Georgia Popoff holds the proclamation declaring her Onondaga County poet laureate at the CNY Book Awards. She is pictured with CNY Arts Executive Director Steve Butler at left, and at center, Phil Memmer, executive director of the Arts Branch of the YMCA of Central New York. The annual CNY Book Awards, sponsored by the Y's Downtown Writers Center, is for fiction, nonfiction, poetry, and children's literature in an eight-county region of CNY.

Across the United States, various geographic entities have a poet laureate: cities such as Boston and Santa Barbara, California; states like South Dakota, Kentucky and many more; localities such as Westchester County, just north of New York City.

And yes, locally we have our own Onondaga County poet laureate, Georgia Popoff. She was named to that post in September and brings multiple skills to the position.

Popoff has published four books of her poetry: Doom Weaver and Coxing Nectar from Longing; Psychometry and The Agnostic’s Book of Common Curiosities. She’s long worked at the Downtown Writers Center, part of the YMCA, coordinating workshops for adults and the Young Authors Academy which teaches poetry and fiction writing to youth.

In addition, she’s passionately interested in the role poetry can play in educating children ranging from kindergarten pupils to high school students. Over the years, she’s been a poet-in-residence at various schools and the co-author of a book, Our Difficult Sunlight, A Guide to Poetry, Literacy, and Social Justice in Classroom and Community.

Now she’s making plans for her two-year term as county poet laureate.

First, she hopes to create a cultural-diplomacy project based on a statue in Schiller Park, on Syracuse’s North Side.

The statue portrays two well-known 19th century German poets: Friederich Schiller, often called the poet of freedom, and Johann Wolfgang Von Goethe. This is a Syracuse landmark, but it’s not one of a kind.
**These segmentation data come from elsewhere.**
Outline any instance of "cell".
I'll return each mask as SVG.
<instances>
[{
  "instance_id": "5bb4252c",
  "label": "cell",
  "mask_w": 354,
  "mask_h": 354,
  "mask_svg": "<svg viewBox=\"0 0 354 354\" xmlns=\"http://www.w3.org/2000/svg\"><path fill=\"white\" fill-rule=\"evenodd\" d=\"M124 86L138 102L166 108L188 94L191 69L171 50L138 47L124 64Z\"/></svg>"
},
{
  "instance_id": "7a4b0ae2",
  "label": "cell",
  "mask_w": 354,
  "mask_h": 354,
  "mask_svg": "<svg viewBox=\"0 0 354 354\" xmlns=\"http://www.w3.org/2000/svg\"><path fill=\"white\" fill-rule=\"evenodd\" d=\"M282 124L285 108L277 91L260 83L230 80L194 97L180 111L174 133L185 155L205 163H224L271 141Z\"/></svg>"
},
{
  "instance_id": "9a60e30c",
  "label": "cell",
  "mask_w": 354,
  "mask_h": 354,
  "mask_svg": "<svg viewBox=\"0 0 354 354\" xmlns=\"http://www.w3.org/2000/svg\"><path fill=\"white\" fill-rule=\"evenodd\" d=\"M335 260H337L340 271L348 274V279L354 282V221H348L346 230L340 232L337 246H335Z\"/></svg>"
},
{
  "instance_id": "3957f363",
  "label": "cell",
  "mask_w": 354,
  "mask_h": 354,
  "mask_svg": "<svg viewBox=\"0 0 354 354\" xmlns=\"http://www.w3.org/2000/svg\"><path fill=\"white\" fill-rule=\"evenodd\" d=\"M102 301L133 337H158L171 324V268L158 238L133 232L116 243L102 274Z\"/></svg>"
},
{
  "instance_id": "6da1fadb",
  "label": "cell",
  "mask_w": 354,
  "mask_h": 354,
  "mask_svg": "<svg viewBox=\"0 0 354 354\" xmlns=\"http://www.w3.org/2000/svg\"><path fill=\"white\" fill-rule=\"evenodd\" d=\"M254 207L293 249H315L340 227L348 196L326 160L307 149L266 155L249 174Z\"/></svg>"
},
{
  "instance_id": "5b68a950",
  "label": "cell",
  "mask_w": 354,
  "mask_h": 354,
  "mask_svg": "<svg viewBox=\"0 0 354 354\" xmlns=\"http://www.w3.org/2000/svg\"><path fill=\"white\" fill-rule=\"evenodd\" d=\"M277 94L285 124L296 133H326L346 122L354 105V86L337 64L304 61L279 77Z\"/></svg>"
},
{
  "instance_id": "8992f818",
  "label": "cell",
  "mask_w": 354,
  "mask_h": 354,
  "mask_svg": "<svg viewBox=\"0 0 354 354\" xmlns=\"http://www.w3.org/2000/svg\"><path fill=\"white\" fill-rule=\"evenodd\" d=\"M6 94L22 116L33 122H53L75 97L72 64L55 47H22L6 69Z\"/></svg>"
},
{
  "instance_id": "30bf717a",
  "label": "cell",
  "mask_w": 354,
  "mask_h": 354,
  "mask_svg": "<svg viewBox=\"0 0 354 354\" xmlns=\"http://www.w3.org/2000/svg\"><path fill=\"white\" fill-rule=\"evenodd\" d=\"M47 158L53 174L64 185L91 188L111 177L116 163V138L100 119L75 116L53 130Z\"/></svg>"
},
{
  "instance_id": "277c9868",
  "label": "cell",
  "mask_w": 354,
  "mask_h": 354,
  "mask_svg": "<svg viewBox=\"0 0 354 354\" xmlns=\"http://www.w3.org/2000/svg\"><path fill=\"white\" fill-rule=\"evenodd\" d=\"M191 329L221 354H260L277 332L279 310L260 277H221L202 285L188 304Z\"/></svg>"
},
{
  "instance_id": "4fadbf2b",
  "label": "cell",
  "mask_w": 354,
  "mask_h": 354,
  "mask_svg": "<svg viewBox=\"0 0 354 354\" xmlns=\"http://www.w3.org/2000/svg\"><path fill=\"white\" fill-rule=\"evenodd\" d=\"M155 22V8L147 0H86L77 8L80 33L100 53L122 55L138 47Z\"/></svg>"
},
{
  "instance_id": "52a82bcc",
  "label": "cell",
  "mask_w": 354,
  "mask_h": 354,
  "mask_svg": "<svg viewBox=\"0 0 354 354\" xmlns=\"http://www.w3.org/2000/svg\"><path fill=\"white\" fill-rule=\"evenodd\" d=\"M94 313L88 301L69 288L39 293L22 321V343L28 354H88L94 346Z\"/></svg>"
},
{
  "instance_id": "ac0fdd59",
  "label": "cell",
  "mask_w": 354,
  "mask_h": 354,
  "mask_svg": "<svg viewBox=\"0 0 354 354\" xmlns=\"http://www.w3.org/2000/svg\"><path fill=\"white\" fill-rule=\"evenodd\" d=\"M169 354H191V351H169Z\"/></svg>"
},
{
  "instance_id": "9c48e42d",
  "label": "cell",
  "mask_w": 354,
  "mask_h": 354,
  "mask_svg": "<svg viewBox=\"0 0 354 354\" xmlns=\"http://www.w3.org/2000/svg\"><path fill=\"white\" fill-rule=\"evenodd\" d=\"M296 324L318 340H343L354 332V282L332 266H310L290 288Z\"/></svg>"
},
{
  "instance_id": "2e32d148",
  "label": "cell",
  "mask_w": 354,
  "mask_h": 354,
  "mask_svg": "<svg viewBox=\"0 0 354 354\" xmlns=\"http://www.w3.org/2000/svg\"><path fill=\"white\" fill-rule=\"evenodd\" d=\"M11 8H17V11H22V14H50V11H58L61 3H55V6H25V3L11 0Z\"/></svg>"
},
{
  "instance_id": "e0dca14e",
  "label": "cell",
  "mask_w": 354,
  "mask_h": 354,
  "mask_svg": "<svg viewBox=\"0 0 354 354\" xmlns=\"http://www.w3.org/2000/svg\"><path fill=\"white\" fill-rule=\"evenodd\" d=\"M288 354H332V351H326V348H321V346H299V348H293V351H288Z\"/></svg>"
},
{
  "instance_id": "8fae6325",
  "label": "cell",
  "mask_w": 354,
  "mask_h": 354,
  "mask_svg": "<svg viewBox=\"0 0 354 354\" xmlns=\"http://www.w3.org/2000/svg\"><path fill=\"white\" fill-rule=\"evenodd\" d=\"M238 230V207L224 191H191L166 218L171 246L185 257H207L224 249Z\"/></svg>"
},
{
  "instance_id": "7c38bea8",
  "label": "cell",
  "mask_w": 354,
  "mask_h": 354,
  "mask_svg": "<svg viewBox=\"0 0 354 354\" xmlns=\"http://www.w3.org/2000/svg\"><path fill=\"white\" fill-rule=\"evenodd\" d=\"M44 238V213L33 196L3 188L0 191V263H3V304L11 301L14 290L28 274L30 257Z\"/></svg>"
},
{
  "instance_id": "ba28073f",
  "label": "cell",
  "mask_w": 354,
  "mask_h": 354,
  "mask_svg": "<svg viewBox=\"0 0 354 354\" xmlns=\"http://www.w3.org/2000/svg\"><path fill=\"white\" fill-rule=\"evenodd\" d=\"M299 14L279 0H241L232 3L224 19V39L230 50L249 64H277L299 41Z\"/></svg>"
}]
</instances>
Statues made from an identical mold were erected in Milwaukee, Cleveland and San Francisco’s Golden Gate Park. In each city, German Americans raised funds to pay for a statue. Popoff plans to contact parks and recreation departments in those cities, with the hope of establishing cultural ties.

Second, she wants to use her platform to apply for a fellowship from the Academy for American Poets. The Academy funds $50,000 fellowships which are available only to active poet laureates and are used to support poetry programs across the nation.

Georgia Popoff (provided photo)

Winners of the 2022 fellowships have utilized them for varied purposes: initiating and hosting a poetry podcast, presenting interviews with poets on community-access television, holding summer workshops for underserved youth at state parks.

Popoff plans to apply for a 2023 fellowship. While approval of an application certainly isn’t a given, there’s little doubt about her priorities for poetry.

She has long argued that poetry readings shouldn’t be confined to events on campus. Over the course of her career, she’s set up readings at various community sites: coffeehouses and parks, the Everson Museum and neighborhood centers.

She has also asserted that poetry should be taught in a way that engages students. In her view, poems aren’t meant to be solved in the manner of a math equation. Instead, she says students should move through several stages: reading a poem, reading it a second time, interpreting it, reflecting, responding to the verse. Among other things, a teacher can ask students if a poem connects to their own experiences.

Finally, Popoff sees her post as an avenue for celebrating Onondaga County’s first poet laureate, the late Jackie Warren-Moore. There was little opportunity for Warren-Moore to carve out a template for the position; she was named on a posthumous basis, recognized for her poetry, her discussion of nonviolent options for resolving disputes, and her willingness to talk about her status as a survivor of physical abuse, sexual abuse, and racism.

“It’s so important to commemorate her work,” Popoff said. “She was an advocate for the arts, for their role in healing, in bringing people together. She regarded poetry as a roadmap for survival.”

Carl Mellor covered visual arts for the Syracuse New Times from 1994 to 2019. He continues to write about exhibitions and artists in Central New York, and about the local poetry scene from time to time.